En France, une ministre qui essaie de se faire entendre
En France, après le remaniement gouvernemental, Roselyne Bachelot a rejoint le ministère de la Culture le 6 juillet 2020, remplaçant Franck Riester, fustigé pour son manque d’implication dans la gestion de la pandémie. Âgée de 73 ans, elle est en politique depuis le début des années 1980, et considérée comme un poids lourd. Depuis sa nomination, son parcours est salué par les acteurs culturels. Elle a réussi à obtenir une aide de 2 milliards d’euros quand le ministre des Finances n’en prévoyait que la moitié, de même pour le budget général de son ministère pour 2021 pour lequel elle a obtenu 3,82 milliards d’euros, soit une hausse de 4,8 %.
Mais ces derniers temps, cette passionnée d’art lyrique a subi quelques revers. Elle a vainement réclamé un assouplissement des mesures de couvre-feu pour les salles de spectacle et de cinéma qui ont dû fermer à 21 heures, avant d’être contraintes à la fermeture totale peu de temps après avec l’ensemble des musées et des galeries pendant le deuxième confinement de novembre. Même déconvenue pour les librairies qui ont dû rester fermées comme d’autres commerces considérés comme non essentiels. Cependant, ses efforts et sa combativité ne sont nullement mis en doute.
L'Allemagne championne des aides à la culture
En Allemagne, les relations entre Monika Grütters et le milieu de la culture sont au beau fixe. Pour elle, la culture n’est pas un luxe dont on peut se passer dans les moments difficiles, et est même essentielle à la démocratie du pays. « La culture n'est pas un délice pour les gourmets, mais du pain pour tout le monde », soutient-elle. Pourtant, les musées allemands restent fermés avec le durcissement des restrictions sanitaires.
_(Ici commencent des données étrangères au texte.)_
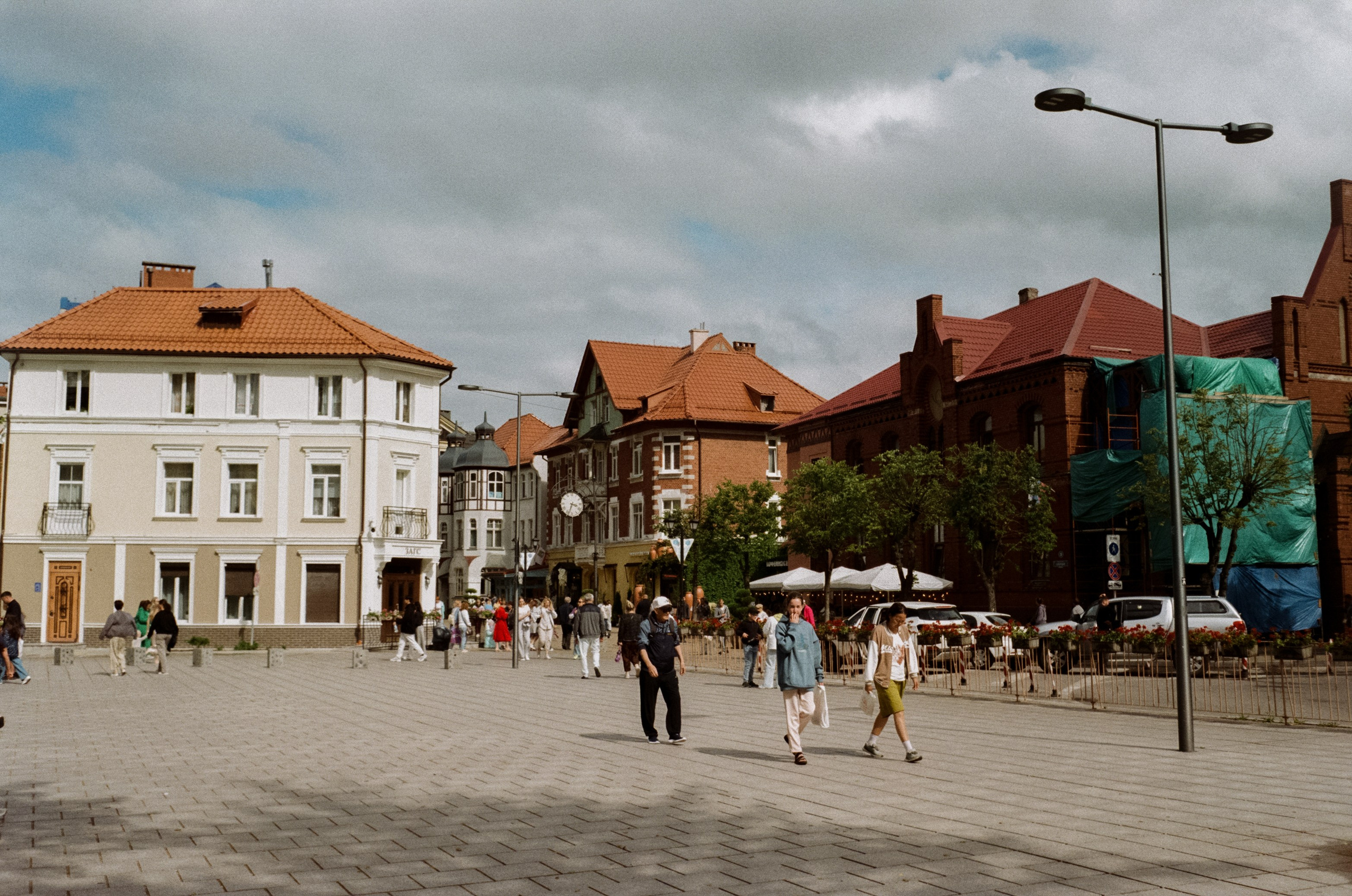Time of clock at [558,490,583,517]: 3:33
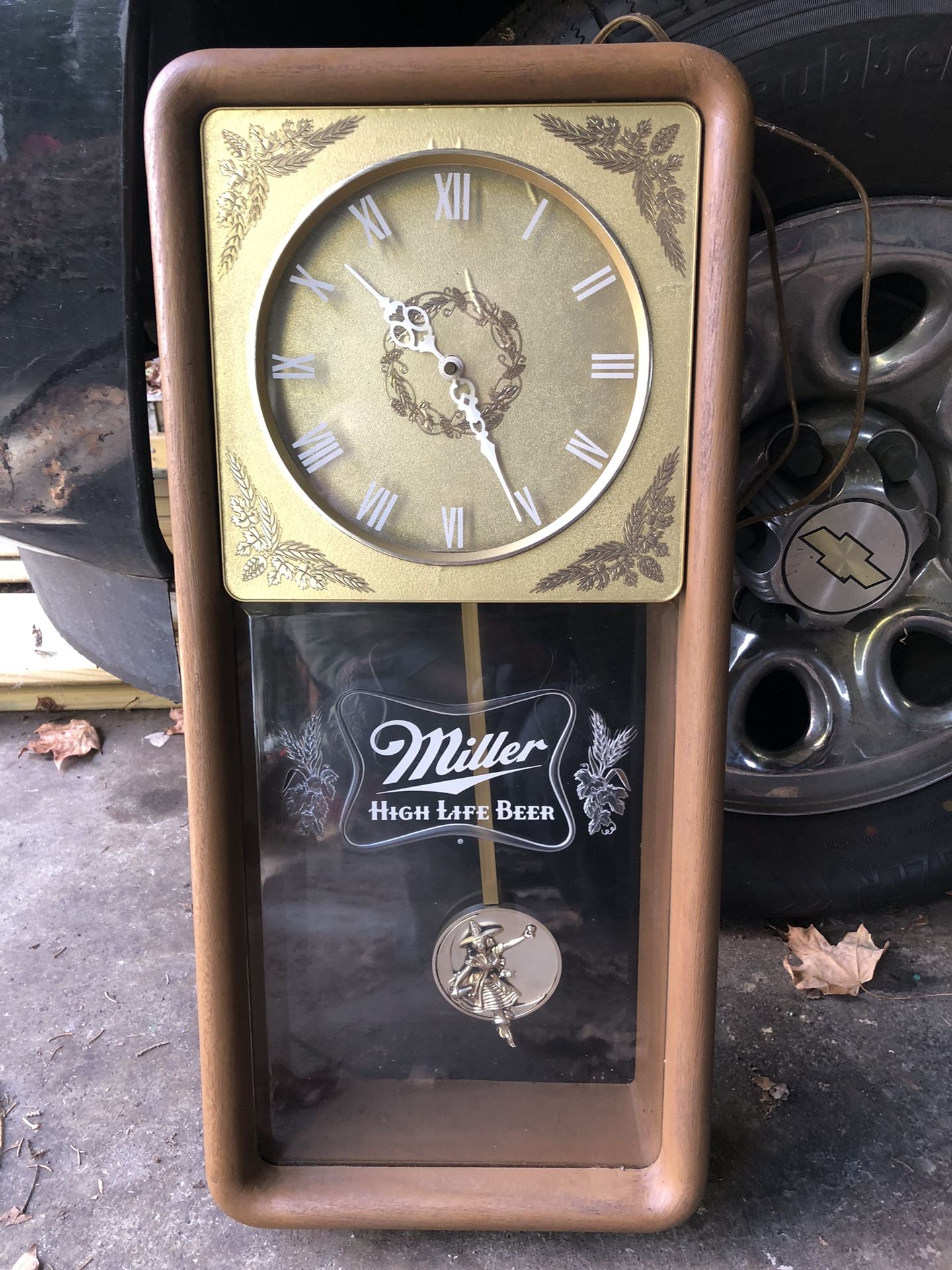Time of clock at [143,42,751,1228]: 10:25
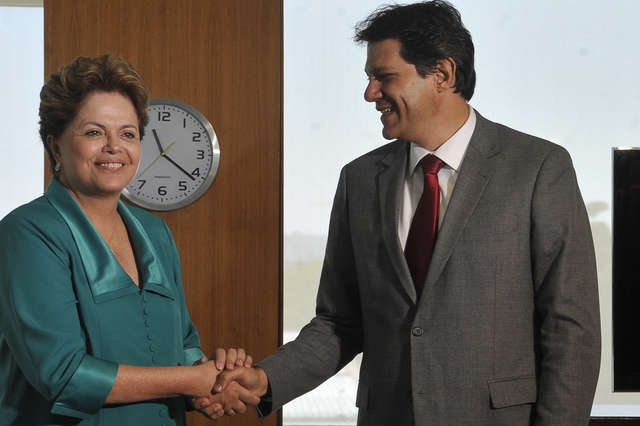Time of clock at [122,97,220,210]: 11:21
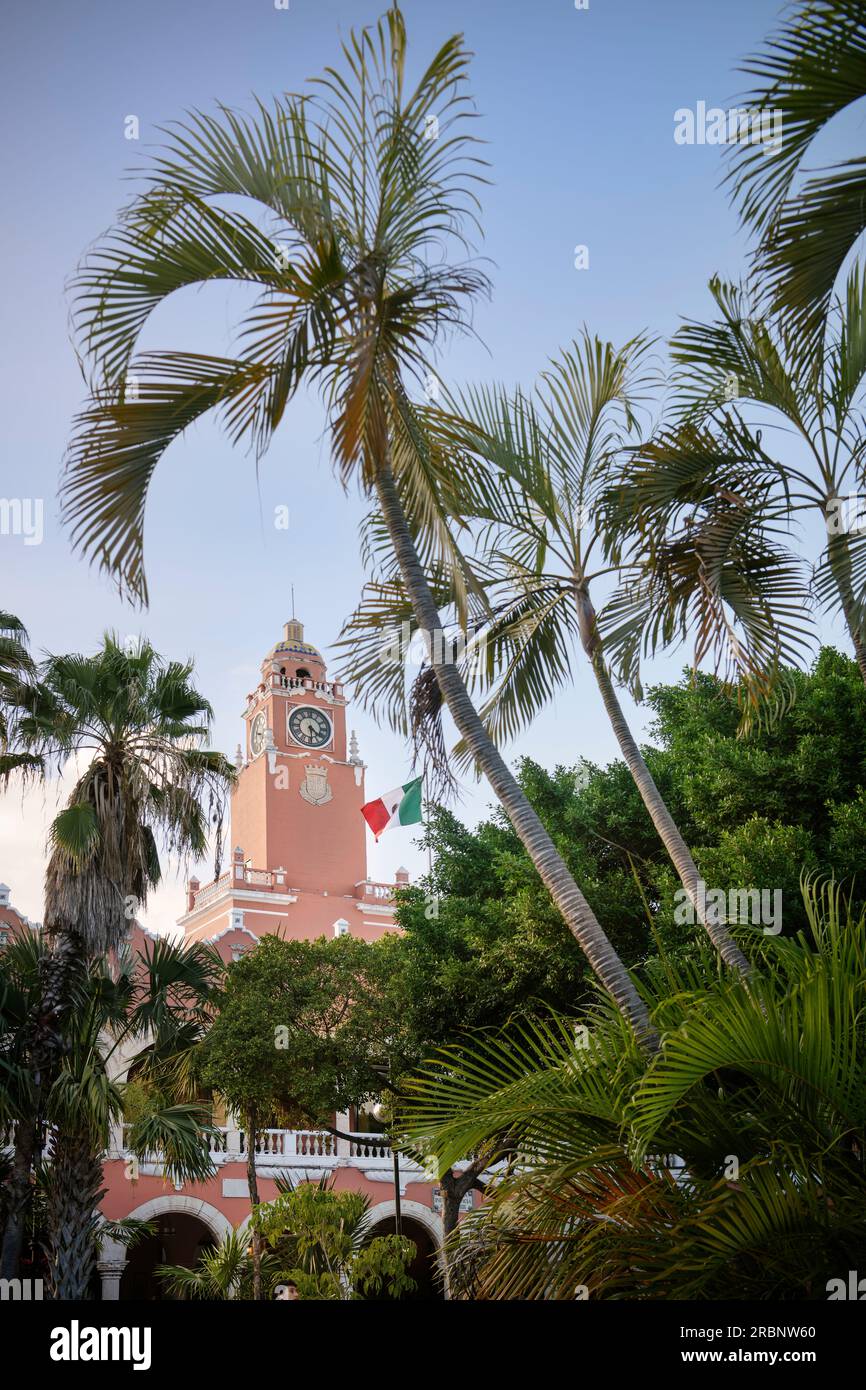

Le secteur culturel a été l’un des principaux bénéficiaires du plan de soutien de 50 milliards d’euros que le gouvernement a lancé fin mars. D’autres initiatives ont été prises depuis, comme le programme d’aide d’un milliard d’euros appelé « Neustart Kultur » (nouveau départ pour la culture). Son engagement est sans faille. Elle a même exhorté ses collègues des 16 Länder à mettre en œuvre des mesures prévues au niveau fédéral pour les indépendants travaillant dans les industries culturelles et créatives. Celles-ci prévoient pour la première fois une aide directe pouvant aller jusqu'à 5000 euros pour tous ceux qui subissent les restrictions liées à la gestion de la crise du coronavirus en novembre.